## PROVIDED MATERIAL
=== Section Start ===

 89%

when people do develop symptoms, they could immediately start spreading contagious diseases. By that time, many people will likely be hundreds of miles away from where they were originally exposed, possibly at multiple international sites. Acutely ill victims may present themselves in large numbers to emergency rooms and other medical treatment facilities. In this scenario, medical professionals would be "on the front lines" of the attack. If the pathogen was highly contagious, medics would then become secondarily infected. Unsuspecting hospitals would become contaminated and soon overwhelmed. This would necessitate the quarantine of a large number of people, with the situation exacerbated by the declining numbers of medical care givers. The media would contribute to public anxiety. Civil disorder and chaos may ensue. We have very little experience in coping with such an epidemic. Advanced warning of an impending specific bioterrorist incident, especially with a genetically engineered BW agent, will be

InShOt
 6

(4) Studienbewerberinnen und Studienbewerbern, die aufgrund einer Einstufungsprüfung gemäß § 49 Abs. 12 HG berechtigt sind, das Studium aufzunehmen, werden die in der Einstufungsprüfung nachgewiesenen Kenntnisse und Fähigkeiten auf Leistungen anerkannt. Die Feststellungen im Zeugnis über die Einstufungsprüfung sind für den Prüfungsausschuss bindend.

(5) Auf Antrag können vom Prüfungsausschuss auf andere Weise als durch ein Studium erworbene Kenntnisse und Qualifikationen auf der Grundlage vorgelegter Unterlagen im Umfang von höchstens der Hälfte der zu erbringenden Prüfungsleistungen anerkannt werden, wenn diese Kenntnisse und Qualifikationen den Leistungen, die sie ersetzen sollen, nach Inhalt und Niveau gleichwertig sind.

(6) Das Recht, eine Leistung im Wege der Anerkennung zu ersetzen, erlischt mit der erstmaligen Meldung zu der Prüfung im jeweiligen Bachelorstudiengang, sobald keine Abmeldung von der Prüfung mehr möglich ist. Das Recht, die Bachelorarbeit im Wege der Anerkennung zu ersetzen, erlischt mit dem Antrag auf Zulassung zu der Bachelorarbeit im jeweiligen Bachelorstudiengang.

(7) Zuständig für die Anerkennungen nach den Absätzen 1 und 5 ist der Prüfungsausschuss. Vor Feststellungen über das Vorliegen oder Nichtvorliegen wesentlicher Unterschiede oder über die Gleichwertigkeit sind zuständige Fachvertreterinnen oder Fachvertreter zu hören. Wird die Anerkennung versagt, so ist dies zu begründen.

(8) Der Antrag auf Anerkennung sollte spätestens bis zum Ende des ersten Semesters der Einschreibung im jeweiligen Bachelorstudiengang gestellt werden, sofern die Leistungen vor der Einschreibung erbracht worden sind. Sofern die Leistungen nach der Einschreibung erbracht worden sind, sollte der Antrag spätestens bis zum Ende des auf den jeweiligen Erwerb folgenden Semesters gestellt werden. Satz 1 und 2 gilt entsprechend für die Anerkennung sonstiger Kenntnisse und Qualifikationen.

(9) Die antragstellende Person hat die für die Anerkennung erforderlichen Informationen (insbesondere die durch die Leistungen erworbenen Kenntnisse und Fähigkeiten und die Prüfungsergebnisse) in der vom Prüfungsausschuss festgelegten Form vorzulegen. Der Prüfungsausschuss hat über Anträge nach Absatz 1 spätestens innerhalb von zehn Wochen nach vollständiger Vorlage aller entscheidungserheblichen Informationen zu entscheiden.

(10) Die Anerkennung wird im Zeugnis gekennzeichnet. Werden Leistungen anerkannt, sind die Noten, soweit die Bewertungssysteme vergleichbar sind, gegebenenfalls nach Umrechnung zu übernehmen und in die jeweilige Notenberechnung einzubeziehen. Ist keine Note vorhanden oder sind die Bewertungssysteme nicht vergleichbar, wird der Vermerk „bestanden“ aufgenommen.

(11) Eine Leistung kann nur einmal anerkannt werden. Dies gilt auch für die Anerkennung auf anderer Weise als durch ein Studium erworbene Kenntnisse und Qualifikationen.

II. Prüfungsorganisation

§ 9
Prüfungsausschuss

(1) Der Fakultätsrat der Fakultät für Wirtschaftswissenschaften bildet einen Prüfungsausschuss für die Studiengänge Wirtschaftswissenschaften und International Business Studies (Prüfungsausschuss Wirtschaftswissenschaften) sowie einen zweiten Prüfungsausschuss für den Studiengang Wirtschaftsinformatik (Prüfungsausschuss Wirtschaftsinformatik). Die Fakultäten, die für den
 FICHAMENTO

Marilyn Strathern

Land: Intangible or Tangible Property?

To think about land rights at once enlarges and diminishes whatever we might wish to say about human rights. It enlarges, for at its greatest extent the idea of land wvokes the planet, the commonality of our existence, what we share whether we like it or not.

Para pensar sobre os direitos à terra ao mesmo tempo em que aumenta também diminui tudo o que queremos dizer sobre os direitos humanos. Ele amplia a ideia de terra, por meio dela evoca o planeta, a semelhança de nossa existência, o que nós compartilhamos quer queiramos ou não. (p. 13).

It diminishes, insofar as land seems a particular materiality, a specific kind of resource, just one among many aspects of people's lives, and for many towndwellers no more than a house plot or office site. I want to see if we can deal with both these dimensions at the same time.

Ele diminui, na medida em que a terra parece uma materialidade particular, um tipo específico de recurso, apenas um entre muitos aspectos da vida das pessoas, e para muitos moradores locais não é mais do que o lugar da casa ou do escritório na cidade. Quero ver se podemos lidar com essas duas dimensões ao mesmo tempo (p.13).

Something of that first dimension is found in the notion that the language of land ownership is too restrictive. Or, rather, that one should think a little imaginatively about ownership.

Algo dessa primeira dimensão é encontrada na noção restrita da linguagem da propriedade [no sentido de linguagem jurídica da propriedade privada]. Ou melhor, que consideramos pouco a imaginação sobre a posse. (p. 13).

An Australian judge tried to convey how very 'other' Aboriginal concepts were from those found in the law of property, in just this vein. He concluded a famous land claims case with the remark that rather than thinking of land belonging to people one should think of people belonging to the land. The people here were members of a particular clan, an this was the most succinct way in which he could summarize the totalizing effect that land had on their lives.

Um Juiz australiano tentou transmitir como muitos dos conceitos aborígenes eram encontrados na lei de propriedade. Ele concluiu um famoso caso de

=== Section End ===

What you write must be the entries restated word for word, from the opening line through the one holding "(4) Studienbewerberinnen und", with nothing else.

## TASK ANSWER
 89%

when people do develop symptoms, they could immediately start spreading contagious diseases. By that time, many people will likely be hundreds of miles away from where they were originally exposed, possibly at multiple international sites. Acutely ill victims may present themselves in large numbers to emergency rooms and other medical treatment facilities. In this scenario, medical professionals would be "on the front lines" of the attack. If the pathogen was highly contagious, medics would then become secondarily infected. Unsuspecting hospitals would become contaminated and soon overwhelmed. This would necessitate the quarantine of a large number of people, with the situation exacerbated by the declining numbers of medical care givers. The media would contribute to public anxiety. Civil disorder and chaos may ensue. We have very little experience in coping with such an epidemic. Advanced warning of an impending specific bioterrorist incident, especially with a genetically engineered BW agent, will be

InShOt
 6

(4) Studienbewerberinnen und Studienbewerbern, die aufgrund einer Einstufungsprüfung gemäß § 49 Abs. 12 HG berechtigt sind, das Studium aufzunehmen, werden die in der Einstufungsprüfung nachgewiesenen Kenntnisse und Fähigkeiten auf Leistungen anerkannt. Die Feststellungen im Zeugnis über die Einstufungsprüfung sind für den Prüfungsausschuss bindend.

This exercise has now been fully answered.